Stream processing requires lazy evaluation to keep computations finite. All of these implementations built frameworks for lazy evaluation atop other building blocks: concurrent processes (Kahn and MacQueen, McIlroy) or first-class functions (Abelson and Sussman). It's only natural, then, to consider what the implementations would look like in a language with explicit support and encouragement for lazy evaluation, a language like Haskell. McIlroy revisited the topic in the context of Haskell in his 1998 Functional Pearl, “Power Series, Power Serious” (gzipped PS).

Symbolic manipulations can represent a power series as just a list of integer coefficients. Mathematically, this is equivalent to writing the polynormial in Horner form, which repeatedly factors x out of the remainder of the polynomial: F = f₀ + xF₁, or in Haskell, (f:fs) (= f + x fs).

In this form, e^x is [1, 1, 1%2, 1%6, 1%24, 1%120, ...].

As a simple example, McIlroy's addition and multiplication implementations mimic the usual rules:

(f₀ + xF₁) + (g₀ + xG₁) = (f₀ + g₀) + x(F₁ + G₁)

  (f:fs) + (g:gs) = f+g : fs+gs

(f₀ + xF₁) (g₀ + xG₁) = f₀g₀ + x(f₀G₁ + g₀F₁) + x²(F₁G₁)

{- (f:fs) * (g:gs) = (f*g : 0) + (0 : f.*gs + g.*fs) + (0 : 0 : fs*gs) -}
   (f:fs) * (g:gs) = f*g : (f.*gs + g.*fs + (0 : fs*gs))
       c .* (f:fs) = c.*f : c.*fs

The commented-out definition is a more literal, but less efficient, translation of the equation.

Haskell's pattern matching and operator overloading are responsible for the elegance of the presentation, but it is lazy evaluation that is responsible for the elegance of the computation. The underlying lazy computation mechanism (whether provided directly, as in Haskell, or via other primitives, as in Scheme and Newsqueak) takes care of all the bookkeeping necessary to compute only the terms needed.

McIlroy implements derivative and integral operators as well. Both rely on a helper function to keep track of the leading multiplicative constant:

deriv (f:fs) = (deriv1 fs 1) where
    deriv1 (g:gs) n = n*g : (deriv1 gs (n+1))

integral fs = 0 : (int1 fs 1) where
    int1 (g:gs) n = g/n : (int1 gs (n+1))

These definitions enable elegant definitions of the power series for exp, sin, and cos:

expx = 1 + (integral expx)

sinx = integral cosx
cosx = 1 - (integral sinx)

To me, these three equations programs are beautifully elegant, almost magical.
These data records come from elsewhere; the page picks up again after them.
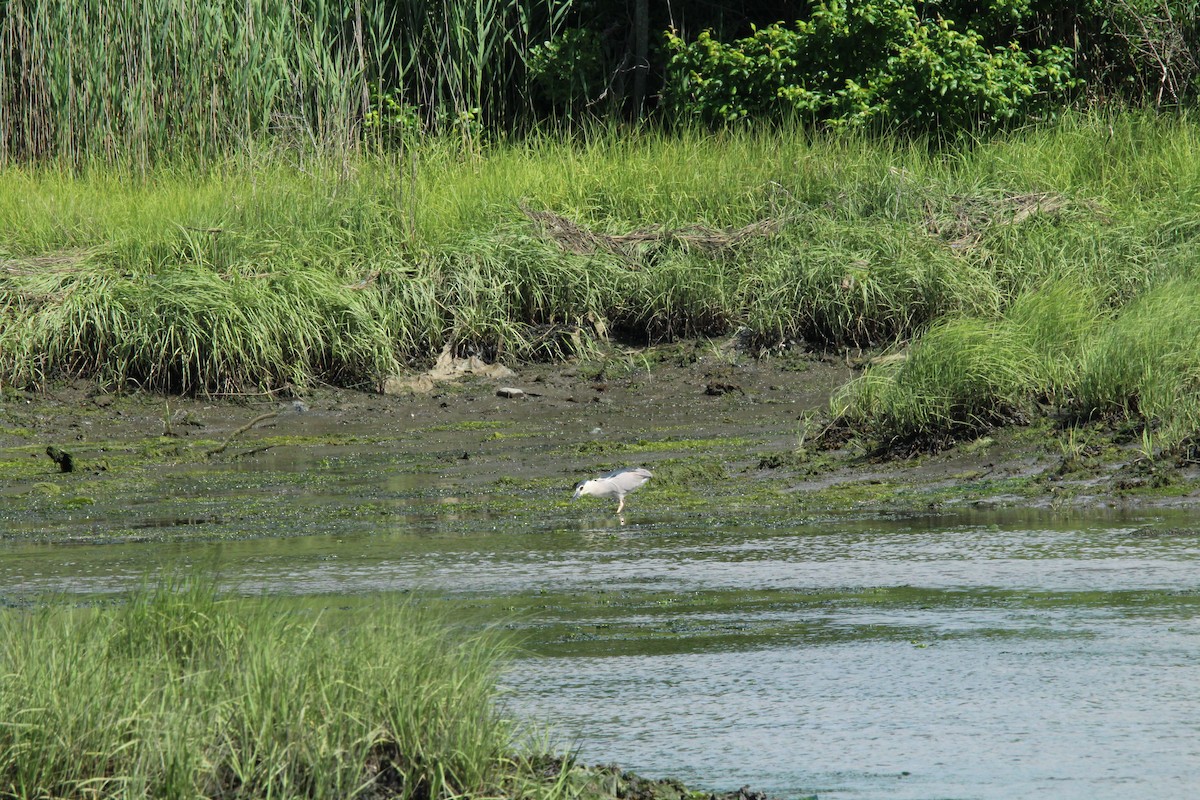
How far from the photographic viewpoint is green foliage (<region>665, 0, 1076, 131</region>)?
1395 cm

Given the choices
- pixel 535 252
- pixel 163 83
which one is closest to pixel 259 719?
pixel 535 252

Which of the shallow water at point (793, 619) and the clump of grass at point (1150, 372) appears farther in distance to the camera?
the clump of grass at point (1150, 372)

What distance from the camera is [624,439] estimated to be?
920cm

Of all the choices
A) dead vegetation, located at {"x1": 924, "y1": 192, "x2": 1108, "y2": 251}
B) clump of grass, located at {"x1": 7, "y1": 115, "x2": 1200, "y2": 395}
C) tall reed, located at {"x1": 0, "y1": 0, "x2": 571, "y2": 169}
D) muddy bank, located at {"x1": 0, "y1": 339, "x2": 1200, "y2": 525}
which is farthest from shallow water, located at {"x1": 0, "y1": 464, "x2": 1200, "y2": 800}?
tall reed, located at {"x1": 0, "y1": 0, "x2": 571, "y2": 169}

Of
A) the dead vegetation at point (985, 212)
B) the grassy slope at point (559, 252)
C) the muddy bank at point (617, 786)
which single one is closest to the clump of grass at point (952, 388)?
the grassy slope at point (559, 252)

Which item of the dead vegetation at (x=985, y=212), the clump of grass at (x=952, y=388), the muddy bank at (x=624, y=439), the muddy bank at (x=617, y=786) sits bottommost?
the muddy bank at (x=624, y=439)

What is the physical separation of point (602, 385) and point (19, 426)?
3.79 meters

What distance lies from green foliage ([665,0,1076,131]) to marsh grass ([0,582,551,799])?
34.7 ft

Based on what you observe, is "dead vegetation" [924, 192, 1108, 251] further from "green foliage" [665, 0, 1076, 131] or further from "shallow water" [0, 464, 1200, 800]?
"shallow water" [0, 464, 1200, 800]

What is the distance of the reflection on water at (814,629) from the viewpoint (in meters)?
3.86

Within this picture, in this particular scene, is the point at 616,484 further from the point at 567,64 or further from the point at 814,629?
the point at 567,64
When learning recursion in an introductory programming course (or induction in an introductory math course), it is common to feel like there's no actual work going on: one case just got rewritten in terms of others. The base cases, of course, provide the foundation on which the others are built. Learning to determine which base cases are necessary given the recursive steps is the key to being comfortable with recursion. Only then can you see that the program or proof is structurally sound.

The recursion in the definitions above gives me the same introductary queasiness, because it is hard to see the base cases. Upon closer inspection, the base case is in the expansion of integral, which begins with a constant zero term, making it possible to determine the first term in each of those series without further recursion. Having the first term makes it possible to find the second term, and so on.

For me, understanding why they work only enhances the beauty of these programs.

McIlroy continues the theme in his 2000 ICFP paper “The Music of Streams” (gzipped PS), which contains even more examples but fewer programs.

I've extracted runnable code from the paper. McIlroy maintains equivalent code. McIlroy's version uses these shorter versions of integral and deriv, which will delight Haskell aficionados:

int fs = 0 : zipWith (/) fs [1..]
diff (_:ft) = zipWith (*) ft [1..]

For the numerical computing aficionados, there is a one-line implementation of power series reversion:

revert (0:ft) = rs where rs = 0 : 1/(ft#rs)

(For comparison, Donald Knuth devotes Section 4.7 of Volume 2, about 10 pages, to the manipulation of power series. The equivalent reversion implementation takes about half a page.)